- PROBLEM STATEMENT: Copy out word for word the entries from the very first line through the line containing "Which work package has the largest", both ends included, and nothing else.

------ PROVIDED ENTRIES

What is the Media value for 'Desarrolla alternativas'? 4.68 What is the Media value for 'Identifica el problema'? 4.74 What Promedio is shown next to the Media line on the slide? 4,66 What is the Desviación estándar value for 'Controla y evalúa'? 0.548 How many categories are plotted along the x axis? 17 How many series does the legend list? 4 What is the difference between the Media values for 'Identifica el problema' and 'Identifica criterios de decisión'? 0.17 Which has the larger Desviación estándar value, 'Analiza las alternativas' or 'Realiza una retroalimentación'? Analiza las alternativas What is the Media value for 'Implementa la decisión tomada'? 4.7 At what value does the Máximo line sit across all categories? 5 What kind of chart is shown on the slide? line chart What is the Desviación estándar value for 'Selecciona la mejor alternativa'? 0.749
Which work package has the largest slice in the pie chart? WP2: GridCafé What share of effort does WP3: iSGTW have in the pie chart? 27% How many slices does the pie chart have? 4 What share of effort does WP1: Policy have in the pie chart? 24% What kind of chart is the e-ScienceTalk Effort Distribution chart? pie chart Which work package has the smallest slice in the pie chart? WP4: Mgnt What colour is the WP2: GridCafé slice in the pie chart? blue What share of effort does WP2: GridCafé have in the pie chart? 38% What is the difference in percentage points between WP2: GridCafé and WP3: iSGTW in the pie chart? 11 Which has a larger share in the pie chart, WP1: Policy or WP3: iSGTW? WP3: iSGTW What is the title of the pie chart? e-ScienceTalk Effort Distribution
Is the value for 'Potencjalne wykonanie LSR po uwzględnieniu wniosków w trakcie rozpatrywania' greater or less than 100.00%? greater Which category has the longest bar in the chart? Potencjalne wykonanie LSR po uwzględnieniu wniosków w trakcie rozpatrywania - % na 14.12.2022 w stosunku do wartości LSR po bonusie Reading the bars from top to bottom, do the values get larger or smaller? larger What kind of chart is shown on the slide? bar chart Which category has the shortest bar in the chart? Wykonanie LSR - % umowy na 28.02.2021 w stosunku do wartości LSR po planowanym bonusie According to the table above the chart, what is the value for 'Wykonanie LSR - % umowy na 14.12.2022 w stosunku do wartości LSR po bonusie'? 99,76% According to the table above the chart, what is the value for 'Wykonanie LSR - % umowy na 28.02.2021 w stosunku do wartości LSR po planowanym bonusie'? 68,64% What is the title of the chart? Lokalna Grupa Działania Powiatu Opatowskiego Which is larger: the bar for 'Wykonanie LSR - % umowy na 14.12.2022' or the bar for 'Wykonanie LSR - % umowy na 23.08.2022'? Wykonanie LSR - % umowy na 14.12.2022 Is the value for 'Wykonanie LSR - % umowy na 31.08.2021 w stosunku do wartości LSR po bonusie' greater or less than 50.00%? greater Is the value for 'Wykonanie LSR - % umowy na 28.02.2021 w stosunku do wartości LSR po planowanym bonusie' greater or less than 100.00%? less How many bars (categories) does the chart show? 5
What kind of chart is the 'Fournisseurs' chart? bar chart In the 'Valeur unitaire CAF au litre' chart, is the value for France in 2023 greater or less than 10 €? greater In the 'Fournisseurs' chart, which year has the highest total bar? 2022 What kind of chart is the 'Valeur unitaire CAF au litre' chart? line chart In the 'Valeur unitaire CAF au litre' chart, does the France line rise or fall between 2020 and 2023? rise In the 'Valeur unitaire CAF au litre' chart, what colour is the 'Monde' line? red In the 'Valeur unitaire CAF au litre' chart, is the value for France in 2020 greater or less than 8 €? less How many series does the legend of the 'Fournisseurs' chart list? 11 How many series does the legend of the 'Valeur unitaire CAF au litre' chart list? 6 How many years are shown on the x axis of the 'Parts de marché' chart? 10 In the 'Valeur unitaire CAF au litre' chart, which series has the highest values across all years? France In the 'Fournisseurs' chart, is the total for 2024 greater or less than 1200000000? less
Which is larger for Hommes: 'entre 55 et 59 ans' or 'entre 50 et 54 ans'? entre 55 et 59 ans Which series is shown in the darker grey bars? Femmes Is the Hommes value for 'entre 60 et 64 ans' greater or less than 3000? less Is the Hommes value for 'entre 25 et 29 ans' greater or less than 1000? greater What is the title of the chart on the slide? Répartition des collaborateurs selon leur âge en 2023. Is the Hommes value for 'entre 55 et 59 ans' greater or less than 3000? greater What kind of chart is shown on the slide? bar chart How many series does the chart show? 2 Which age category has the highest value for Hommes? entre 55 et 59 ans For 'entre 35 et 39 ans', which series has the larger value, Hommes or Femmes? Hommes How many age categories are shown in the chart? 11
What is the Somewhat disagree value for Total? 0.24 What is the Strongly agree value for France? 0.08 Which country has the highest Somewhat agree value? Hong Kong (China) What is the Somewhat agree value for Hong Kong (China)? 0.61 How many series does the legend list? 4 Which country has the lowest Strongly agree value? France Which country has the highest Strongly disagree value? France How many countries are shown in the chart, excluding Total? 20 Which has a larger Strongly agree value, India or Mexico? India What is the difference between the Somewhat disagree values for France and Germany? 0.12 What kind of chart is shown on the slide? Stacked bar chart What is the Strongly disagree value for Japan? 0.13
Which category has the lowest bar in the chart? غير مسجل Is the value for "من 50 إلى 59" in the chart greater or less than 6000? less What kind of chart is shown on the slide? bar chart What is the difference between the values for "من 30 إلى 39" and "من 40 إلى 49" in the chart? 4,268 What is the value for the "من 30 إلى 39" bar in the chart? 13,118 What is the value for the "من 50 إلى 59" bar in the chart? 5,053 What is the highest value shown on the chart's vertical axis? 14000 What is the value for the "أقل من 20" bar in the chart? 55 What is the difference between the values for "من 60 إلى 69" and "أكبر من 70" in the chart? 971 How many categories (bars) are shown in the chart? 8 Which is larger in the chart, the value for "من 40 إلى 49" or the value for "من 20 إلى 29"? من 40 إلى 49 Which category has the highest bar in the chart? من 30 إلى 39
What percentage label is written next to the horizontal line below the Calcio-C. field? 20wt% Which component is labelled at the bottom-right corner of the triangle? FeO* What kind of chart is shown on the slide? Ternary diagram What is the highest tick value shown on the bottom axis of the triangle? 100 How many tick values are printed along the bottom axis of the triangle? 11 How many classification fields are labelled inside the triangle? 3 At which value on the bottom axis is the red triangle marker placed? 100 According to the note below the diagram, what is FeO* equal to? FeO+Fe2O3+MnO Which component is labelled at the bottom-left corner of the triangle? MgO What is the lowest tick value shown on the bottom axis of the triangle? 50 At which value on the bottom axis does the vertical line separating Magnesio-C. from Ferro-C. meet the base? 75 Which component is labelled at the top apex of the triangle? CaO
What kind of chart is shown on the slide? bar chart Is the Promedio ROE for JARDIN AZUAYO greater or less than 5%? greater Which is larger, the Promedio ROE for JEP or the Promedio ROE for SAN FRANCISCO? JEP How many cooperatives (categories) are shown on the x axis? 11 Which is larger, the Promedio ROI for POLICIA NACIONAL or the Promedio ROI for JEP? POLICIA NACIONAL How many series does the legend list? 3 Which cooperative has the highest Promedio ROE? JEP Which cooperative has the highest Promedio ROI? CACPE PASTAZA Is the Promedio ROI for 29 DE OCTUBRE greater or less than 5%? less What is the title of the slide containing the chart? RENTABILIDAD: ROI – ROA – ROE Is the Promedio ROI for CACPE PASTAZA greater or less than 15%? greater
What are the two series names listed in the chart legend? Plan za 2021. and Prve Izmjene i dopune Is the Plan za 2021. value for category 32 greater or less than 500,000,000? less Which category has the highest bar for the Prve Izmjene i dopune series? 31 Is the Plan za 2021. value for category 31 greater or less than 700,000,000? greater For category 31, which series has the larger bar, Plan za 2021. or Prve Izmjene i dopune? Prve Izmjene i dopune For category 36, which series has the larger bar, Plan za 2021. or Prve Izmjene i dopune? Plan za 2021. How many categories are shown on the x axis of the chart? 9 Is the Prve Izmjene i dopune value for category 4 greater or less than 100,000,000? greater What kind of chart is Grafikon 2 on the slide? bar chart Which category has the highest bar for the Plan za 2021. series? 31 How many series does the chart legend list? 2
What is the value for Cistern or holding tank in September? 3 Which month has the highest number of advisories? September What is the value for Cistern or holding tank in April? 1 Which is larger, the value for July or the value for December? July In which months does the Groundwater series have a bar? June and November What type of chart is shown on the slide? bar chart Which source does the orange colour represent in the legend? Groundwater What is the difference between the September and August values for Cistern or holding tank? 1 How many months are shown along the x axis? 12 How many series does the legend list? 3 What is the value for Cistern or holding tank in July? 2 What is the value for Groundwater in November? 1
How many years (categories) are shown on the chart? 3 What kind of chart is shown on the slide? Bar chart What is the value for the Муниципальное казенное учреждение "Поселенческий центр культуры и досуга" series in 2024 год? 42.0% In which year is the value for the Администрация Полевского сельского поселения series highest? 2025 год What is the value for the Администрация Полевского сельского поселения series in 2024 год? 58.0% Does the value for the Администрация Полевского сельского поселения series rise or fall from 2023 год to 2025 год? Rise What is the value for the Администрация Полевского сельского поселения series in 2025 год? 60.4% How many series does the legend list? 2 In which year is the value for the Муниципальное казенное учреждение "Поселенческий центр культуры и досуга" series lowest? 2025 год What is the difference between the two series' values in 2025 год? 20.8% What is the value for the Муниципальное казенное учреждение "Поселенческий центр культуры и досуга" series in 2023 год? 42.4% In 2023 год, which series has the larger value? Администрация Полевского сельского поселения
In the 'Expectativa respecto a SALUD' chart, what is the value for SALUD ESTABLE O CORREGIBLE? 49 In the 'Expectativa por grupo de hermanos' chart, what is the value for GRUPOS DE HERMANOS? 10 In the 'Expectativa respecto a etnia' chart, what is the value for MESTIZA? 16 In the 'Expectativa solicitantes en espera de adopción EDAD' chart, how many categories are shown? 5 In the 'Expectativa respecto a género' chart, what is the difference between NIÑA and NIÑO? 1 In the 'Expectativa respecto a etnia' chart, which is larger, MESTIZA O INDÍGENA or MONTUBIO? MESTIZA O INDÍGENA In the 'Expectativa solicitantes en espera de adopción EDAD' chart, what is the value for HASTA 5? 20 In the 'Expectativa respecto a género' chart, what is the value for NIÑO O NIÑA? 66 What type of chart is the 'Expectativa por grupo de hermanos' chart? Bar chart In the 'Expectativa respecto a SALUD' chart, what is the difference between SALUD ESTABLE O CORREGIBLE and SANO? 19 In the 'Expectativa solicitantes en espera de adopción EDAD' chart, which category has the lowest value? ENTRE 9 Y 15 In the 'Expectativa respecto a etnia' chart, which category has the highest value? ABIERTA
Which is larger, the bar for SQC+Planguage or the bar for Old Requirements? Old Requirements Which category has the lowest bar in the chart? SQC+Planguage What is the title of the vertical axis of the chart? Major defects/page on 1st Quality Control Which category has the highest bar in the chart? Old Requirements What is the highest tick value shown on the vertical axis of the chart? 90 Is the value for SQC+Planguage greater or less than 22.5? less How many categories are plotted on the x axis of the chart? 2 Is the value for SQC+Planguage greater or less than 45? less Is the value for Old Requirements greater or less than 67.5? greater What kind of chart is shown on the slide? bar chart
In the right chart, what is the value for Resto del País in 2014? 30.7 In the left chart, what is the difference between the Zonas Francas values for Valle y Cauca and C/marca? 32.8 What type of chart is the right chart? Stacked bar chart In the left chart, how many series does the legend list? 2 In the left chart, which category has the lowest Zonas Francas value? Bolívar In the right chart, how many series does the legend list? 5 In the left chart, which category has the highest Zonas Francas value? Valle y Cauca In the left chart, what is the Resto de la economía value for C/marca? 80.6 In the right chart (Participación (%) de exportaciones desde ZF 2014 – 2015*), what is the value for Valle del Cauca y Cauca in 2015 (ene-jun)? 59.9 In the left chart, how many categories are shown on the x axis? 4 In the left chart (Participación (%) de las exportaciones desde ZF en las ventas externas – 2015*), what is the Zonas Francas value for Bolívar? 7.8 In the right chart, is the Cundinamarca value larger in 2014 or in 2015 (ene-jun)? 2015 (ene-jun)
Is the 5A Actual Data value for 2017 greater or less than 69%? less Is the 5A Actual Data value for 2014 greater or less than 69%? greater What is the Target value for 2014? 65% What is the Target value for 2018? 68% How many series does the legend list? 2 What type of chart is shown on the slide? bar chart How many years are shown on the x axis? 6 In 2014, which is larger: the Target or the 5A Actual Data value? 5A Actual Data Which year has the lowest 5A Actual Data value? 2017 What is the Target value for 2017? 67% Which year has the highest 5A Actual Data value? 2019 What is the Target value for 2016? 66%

------------

- SOLUTION BELOW:
What is the Media value for 'Desarrolla alternativas'? 4.68 What is the Media value for 'Identifica el problema'? 4.74 What Promedio is shown next to the Media line on the slide? 4,66 What is the Desviación estándar value for 'Controla y evalúa'? 0.548 How many categories are plotted along the x axis? 17 How many series does the legend list? 4 What is the difference between the Media values for 'Identifica el problema' and 'Identifica criterios de decisión'? 0.17 Which has the larger Desviación estándar value, 'Analiza las alternativas' or 'Realiza una retroalimentación'? Analiza las alternativas What is the Media value for 'Implementa la decisión tomada'? 4.7 At what value does the Máximo line sit across all categories? 5 What kind of chart is shown on the slide? line chart What is the Desviación estándar value for 'Selecciona la mejor alternativa'? 0.749
Which work package has the largest slice in the pie chart? WP2: GridCafé What share of effort does WP3: iSGTW have in the pie chart? 27% How many slices does the pie chart have? 4 What share of effort does WP1: Policy have in the pie chart? 24% What kind of chart is the e-ScienceTalk Effort Distribution chart? pie chart Which work package has the smallest slice in the pie chart? WP4: Mgnt What colour is the WP2: GridCafé slice in the pie chart? blue What share of effort does WP2: GridCafé have in the pie chart? 38% What is the difference in percentage points between WP2: GridCafé and WP3: iSGTW in the pie chart? 11 Which has a larger share in the pie chart, WP1: Policy or WP3: iSGTW? WP3: iSGTW What is the title of the pie chart? e-ScienceTalk Effort Distribution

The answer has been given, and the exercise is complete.